Взгляни на карту пятилетки,
И что она расскажет нам.
Заводы раньше были редки,
Теперь они и тут и там.
 
   А то и еще похлеще:
 
Победим мы эту свору,
Победим лишь только мы,
Только красные герои,
Только красные орлы.
 
   И на уроках по родной речи, где учить бы нам и читать наизусть «Колокольчики мои, цветики степные», или «Белеет парус одинокий», или что-нибудь хотя бы из «Конька-Горбунка», мы талдычили вслед за учителями: «А по полю нашему трактора, трактора…» Это, значит, противопоставлялись колхозные поля какому-нибудь единоличному полю, с пахарем на нем, пашущим плугом и лошадью. А то еще помню: «У Никиты шито-крыто, глубоко зарыто жито». Тут понятно. Когда насильственно и бесплатно отбирали хлеб у крестьян (то есть попросту грабили их), злодей Никита спрятал хлеб, чтобы потом семья не умерла с голоду, как умерло с голоду в 1933 году на Украине и в Поволжье более семи миллионов человек.

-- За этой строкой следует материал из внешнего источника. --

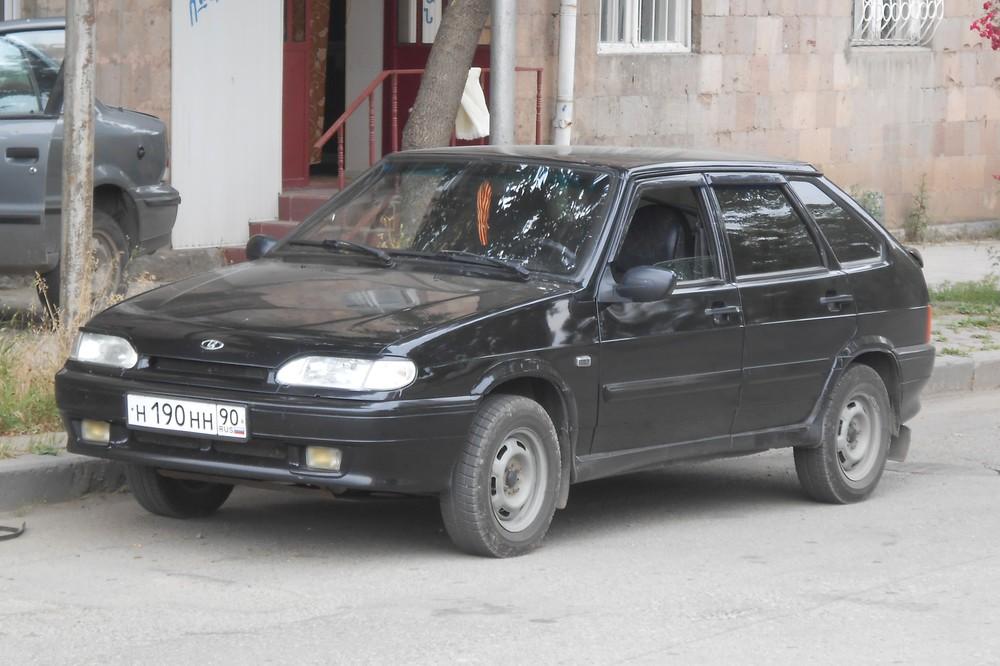 н190нн90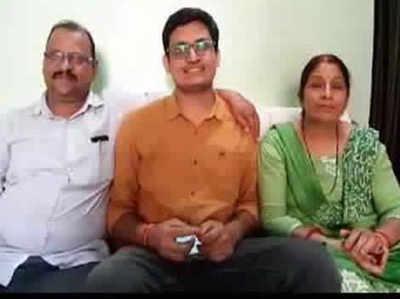 अपने माता-पिता के साथ UPPCS-2017 के टॉपर अमित शुक्ला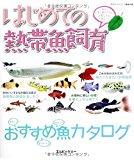 はじめての熱帯魚飼育 魚を上手に飼うために必要なもの必要なこと (アクアライフの本)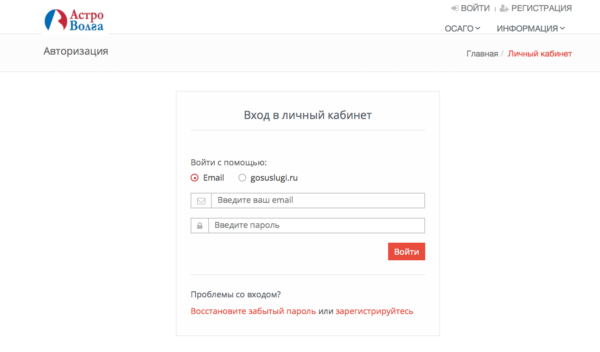 Авторизация в личном кабинете на сайте Астро-Волга b2c.astrovolga.ru/personal/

   Бодрым голоском читала какая-нибудь Катя Барсукова:
 
Слышите, песнь о металле
Льется по нашей стране:
Стали, побольше бы стали,
Меди, железа вдвойне!
 
   А ваш покорный слуга, начавший, как может быть, помните, под руководством Катюши с Лермонтова и Пушкина, читал 21 января в известный траурный день на школьном вечере, посвященном этому дню (а читать, то есть декламировать, я уж и тогда, очевидно, умел):
 
Тираны мира, трепещите,
Не умер Ленин, Ленин жив.
Вы нас, вы нас не победите,
Живет в нас ленинский порыв.
 
   Вообще-то в школе происходило оболванивание, замусориванье мозгов, а что же дома? Что же – религиозная мать, любящая и знающая наизусть Некрасова, Кольцова, Сурикова, что же сестра, привнесшая в меня А. К. Толстого, Пушкина и Лермонтова? Ну, сестра ладно. Она к этому времени жила уже в Москве, училась там на каких-то курсах РКК (Российский Красный Крест), то есть, попросту говоря, на медицинских курсах.

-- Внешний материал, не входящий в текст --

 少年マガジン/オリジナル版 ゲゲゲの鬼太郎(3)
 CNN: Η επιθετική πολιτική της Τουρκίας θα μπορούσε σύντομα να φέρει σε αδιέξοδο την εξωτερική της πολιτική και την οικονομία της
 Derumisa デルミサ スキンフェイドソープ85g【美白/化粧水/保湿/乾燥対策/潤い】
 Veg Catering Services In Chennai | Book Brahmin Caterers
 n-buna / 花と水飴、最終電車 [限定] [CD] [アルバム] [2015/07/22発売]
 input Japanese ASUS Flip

   А мать… Родители, отчетливо понимая, что жить мне всю жизнь предстоит при новой власти, руководствуясь, очевидно, инстинктом самосохранения, полностью самоустранились от моего, так сказать, социального воспитания, передоверив меня советской школе. Больше того, они всячески поощряли и дома школьное воспитание. Во всяком случае, когда, движимый почти религиозным по силе и яркости чувством, я дома начал устраивать «Ленинский уголок», приклеивая на стену множество фотографий Ленина, начиная с кудрявого мальчика, кончая гробом и Мавзолеем, никто из домашних уже не препятствовал мне, а то, что в это время за левым плечом потирали руки и злорадно хихикали, а за правым плечом печалились, если не плакали, то ведь этого не было ни слышно, ни видно…
 
   1989 г.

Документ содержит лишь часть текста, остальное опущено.